STATED TASK 1 = Reproduce the passage about summer theater in the upper Midwest word for word, from start to finish.

PASSAGE =
▶

Past Reviews

Regional Reviews: Chicago

American Players Theatre
Opening up the classics in the open air

Also see John's reviews of Beaches and Vanya and Sonia and Masha and Spike

American Players Theatre's Up-the-Hill Theater
Here in the upper Midwest, as the warm weather sets in, the theater season slows down somewhat. The crowded Chicago season with over 100 openings per month dwindles to maybe 20 or 30 each month. Milwaukee's venerable regional Equity companies take the summer off as the locals head to outdoor festivals. In culture-crazy Madison, the professional companies are mostly dark and the University Theatre has just one summer session production.

◀

STATED TASK 2 = In how many lines of the listing does the string "right" occur, with case taken into account? Reply with the number only.

Saved entries:
▶

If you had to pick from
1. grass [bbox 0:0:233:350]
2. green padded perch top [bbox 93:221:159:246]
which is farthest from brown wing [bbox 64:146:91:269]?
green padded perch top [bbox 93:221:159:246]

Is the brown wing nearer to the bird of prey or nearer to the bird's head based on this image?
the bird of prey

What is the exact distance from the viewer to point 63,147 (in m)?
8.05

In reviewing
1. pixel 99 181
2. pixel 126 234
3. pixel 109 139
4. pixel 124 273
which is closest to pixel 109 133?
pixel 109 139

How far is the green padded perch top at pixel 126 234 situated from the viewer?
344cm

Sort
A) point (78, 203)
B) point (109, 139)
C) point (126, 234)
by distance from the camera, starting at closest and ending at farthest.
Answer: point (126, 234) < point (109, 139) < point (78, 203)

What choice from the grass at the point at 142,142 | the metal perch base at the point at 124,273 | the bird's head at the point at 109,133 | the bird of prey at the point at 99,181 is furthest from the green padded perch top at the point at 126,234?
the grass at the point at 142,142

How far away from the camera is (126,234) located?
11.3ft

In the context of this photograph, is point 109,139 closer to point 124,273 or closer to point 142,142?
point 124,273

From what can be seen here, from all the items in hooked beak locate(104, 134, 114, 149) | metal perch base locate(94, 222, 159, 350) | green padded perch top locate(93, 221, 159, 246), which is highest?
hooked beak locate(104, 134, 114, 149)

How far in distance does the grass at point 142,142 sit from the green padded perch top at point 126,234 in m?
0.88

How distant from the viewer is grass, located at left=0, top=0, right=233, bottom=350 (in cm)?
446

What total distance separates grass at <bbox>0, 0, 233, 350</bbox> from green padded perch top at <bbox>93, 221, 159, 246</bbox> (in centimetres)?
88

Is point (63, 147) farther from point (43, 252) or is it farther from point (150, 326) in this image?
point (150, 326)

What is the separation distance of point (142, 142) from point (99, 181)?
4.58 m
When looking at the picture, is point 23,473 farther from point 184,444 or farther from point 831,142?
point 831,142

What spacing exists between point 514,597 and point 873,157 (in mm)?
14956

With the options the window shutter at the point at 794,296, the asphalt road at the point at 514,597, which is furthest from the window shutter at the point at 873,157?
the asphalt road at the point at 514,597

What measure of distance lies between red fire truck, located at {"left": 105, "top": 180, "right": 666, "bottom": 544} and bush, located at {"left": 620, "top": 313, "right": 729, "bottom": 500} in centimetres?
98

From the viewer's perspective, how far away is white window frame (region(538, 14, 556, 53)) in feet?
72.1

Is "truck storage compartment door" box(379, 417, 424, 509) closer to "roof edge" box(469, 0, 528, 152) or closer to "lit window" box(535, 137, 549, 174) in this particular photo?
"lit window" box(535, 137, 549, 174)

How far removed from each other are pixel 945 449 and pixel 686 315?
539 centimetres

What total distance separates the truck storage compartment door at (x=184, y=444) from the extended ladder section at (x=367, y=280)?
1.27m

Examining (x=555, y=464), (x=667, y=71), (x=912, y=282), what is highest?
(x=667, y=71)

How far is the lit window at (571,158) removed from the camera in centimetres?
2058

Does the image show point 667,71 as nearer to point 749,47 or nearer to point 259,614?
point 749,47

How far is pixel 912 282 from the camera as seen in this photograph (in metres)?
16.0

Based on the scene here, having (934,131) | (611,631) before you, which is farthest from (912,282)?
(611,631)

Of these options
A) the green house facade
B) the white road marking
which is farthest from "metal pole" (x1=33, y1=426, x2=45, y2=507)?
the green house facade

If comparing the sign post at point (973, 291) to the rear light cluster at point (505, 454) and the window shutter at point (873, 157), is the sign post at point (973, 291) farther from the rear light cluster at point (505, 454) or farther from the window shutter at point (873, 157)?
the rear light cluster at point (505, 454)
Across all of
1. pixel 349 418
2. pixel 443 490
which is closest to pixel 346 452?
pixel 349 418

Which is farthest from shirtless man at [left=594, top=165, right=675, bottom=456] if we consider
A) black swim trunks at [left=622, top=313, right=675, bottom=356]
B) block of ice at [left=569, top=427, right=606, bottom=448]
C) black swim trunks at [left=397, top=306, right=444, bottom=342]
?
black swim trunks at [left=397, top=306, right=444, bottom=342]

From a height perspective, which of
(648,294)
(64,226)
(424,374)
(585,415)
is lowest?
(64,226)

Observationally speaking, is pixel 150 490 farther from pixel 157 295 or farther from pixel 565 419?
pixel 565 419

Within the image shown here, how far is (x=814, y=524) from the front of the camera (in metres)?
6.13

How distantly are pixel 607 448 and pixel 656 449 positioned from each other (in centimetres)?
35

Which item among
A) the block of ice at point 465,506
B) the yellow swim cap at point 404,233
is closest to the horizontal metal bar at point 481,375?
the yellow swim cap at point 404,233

◀

EXERCISE RESULT 1 =
Past Reviews

Regional Reviews: Chicago

American Players Theatre
Opening up the classics in the open air

Also see John's reviews of Beaches and Vanya and Sonia and Masha and Spike

American Players Theatre's Up-the-Hill Theater
Here in the upper Midwest, as the warm weather sets in, the theater season slows down somewhat. The crowded Chicago season with over 100 openings per month dwindles to maybe 20 or 30 each month. Milwaukee's venerable regional Equity companies take the summer off as the locals head to outdoor festivals. In culture-crazy Madison, the professional companies are mostly dark and the University Theatre has just one summer session production.

EXERCISE RESULT 2 = 7